BigAl mérite donc des applaudissements rien que pour avoir terminé sa lecture. Beaucoup n’ont pas dépassé les premiers chapitres. Qu’aurait dû faire l’auteur ? Ne pas commenter. Reprendre son roman et le faire corriger par un professionnel. Surtout que le plus dur était déjà fait : d’après BigAl, l’histoire est bonne ! Mais Jacqueline Howett a oublié que les critiques, ça se consomme froid, et a dérapé.
Voici quelques rapides extraits de plusieurs de ses commentaires, supprimés par la suite (vous pouvez aller vous amuser en lisant les 300 autres sur place) :
“Maybe its [sic] just my style and being English is what you don’t get. (…) My writing is just fine! (…) The book is out there doing well without your comments. My first book is great!”

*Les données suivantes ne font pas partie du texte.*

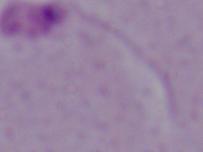
Summary:
  - Identification: Leishmania
  - Magnification: 1000x
  - Modality: micrograph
State which parasite is depicted.
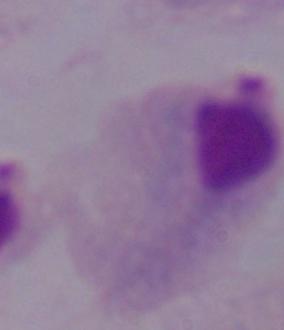

A trichomonad.

Summary:
  - Magnification: 1000x
  - Modality: micrograph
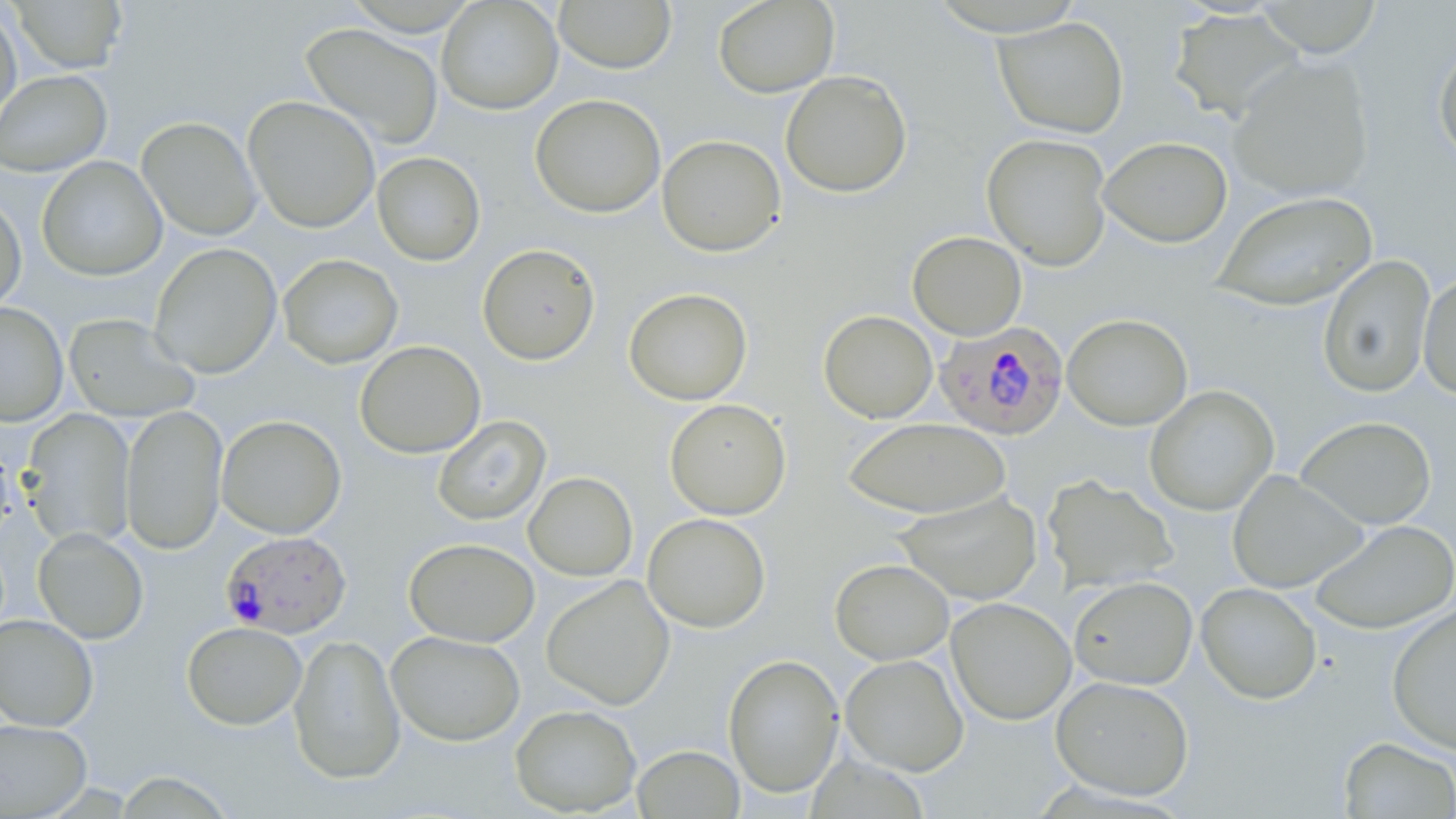
Summary:
  - Coordinate format: approximate bounding boxes as (x1, y1, x2, y2) in pixels
  - Uninfected red blood cell locations: (436, 0, 563, 115), (553, 0, 677, 74), (712, 0, 839, 98), (10, 1, 128, 73), (1255, 1, 1383, 57), (0, 3, 22, 135), (1169, 8, 1305, 122), (994, 17, 1129, 138), (300, 22, 444, 149), (1434, 39, 1456, 166), (1228, 56, 1374, 201), (0, 69, 112, 176), (780, 70, 913, 197), (530, 94, 666, 218), (242, 95, 380, 234), (137, 116, 262, 241), (981, 133, 1113, 271), (657, 134, 786, 257), (1099, 136, 1232, 248), (372, 152, 486, 266), (36, 157, 167, 281), (1212, 190, 1377, 312), (0, 193, 27, 314), (907, 231, 1027, 340), (149, 243, 282, 379), (477, 243, 600, 365), (278, 254, 403, 369), (1317, 254, 1436, 398), (1418, 271, 1456, 401), (623, 287, 752, 405), (0, 301, 69, 427), (818, 309, 938, 423), (63, 313, 200, 423), (1062, 313, 1192, 431), (354, 340, 486, 458), (1144, 385, 1279, 516), (664, 398, 791, 520), (120, 404, 228, 555), (19, 409, 137, 549), (216, 414, 347, 539), (433, 415, 551, 525), (1296, 416, 1437, 530), (843, 417, 1011, 519), (0, 433, 18, 548), (1226, 470, 1367, 593), (523, 471, 638, 581), (1042, 474, 1179, 594), (895, 491, 1043, 606), (642, 513, 771, 632), (1308, 520, 1456, 634), (33, 528, 149, 644), (404, 537, 540, 647), (829, 558, 954, 664), (541, 575, 675, 710), (1069, 576, 1198, 690), (1196, 582, 1322, 704), (946, 597, 1076, 725), (1387, 603, 1456, 754), (0, 614, 99, 731), (182, 621, 307, 730), (385, 630, 525, 746), (288, 633, 406, 785), (723, 653, 844, 797), (841, 654, 968, 776), (1051, 675, 1194, 801), (510, 703, 642, 816), (0, 718, 92, 817), (1338, 737, 1455, 818), (632, 745, 744, 818)
  - Plasmodium falciparum-infected red blood cell locations: (934, 321, 1069, 441), (220, 530, 352, 639)
  - Slide-level diagnosis: Plasmodium falciparum
  - Field of view: single
  - Preparation: thin blood film
  - Modality: light microscopy
  - Image size: 1456×819 pixels
  - Stain: May-Grünwald-Giemsa
  - Magnification: 1000x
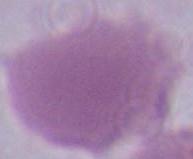

Summary:
  - Magnification: 1000x
  - Identification: erythrocyte
  - Modality: photomicrograph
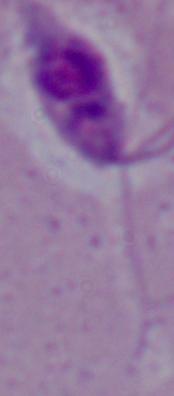

Micrograph. 1000x magnification. A Leishmania parasite is shown.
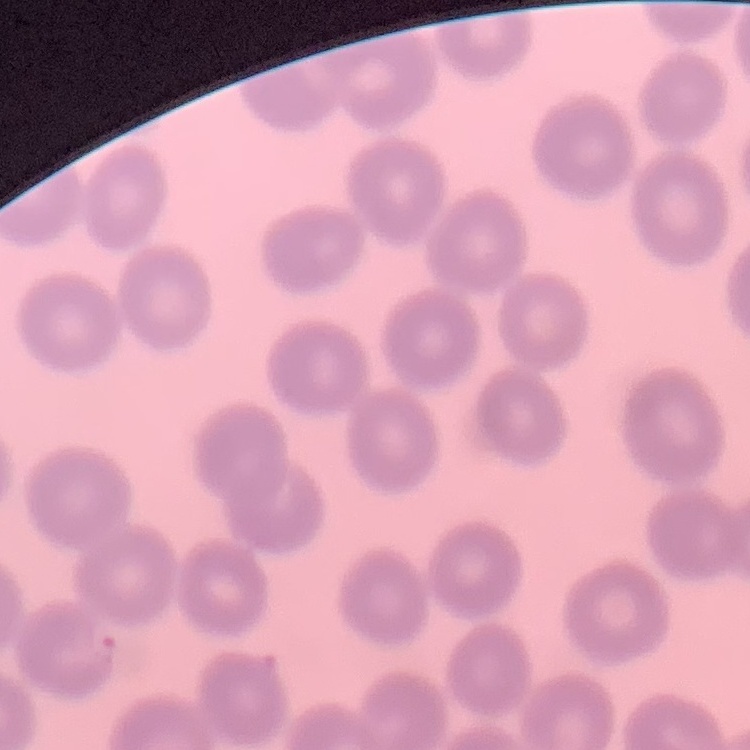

« C’est peut-être mon style et le fait d’être anglaise que vous n’avez pas saisi. (…) Mon écriture est très bien ! (…) Le livre se vend bien sans vos commentaires. Mon premier roman est génial ! »
Donc, voici comment réagit un supposé écrivain qui a elle-même envoyé son livre pour le faire critiquer. Non seulement les arguments sont risibles (« c’est parce que je suis anglaise »), mais les commentaires montrent clairement qu’elle est fâchée avec l’orthographe. Et puisque la critique est mauvaise, Howett veut que Big Al la supprime.
“I want this review removed or its [sic] just considered abuse.”
« Je veux que ce commentaire soit supprimé sinon c’est considéré comme abusif. »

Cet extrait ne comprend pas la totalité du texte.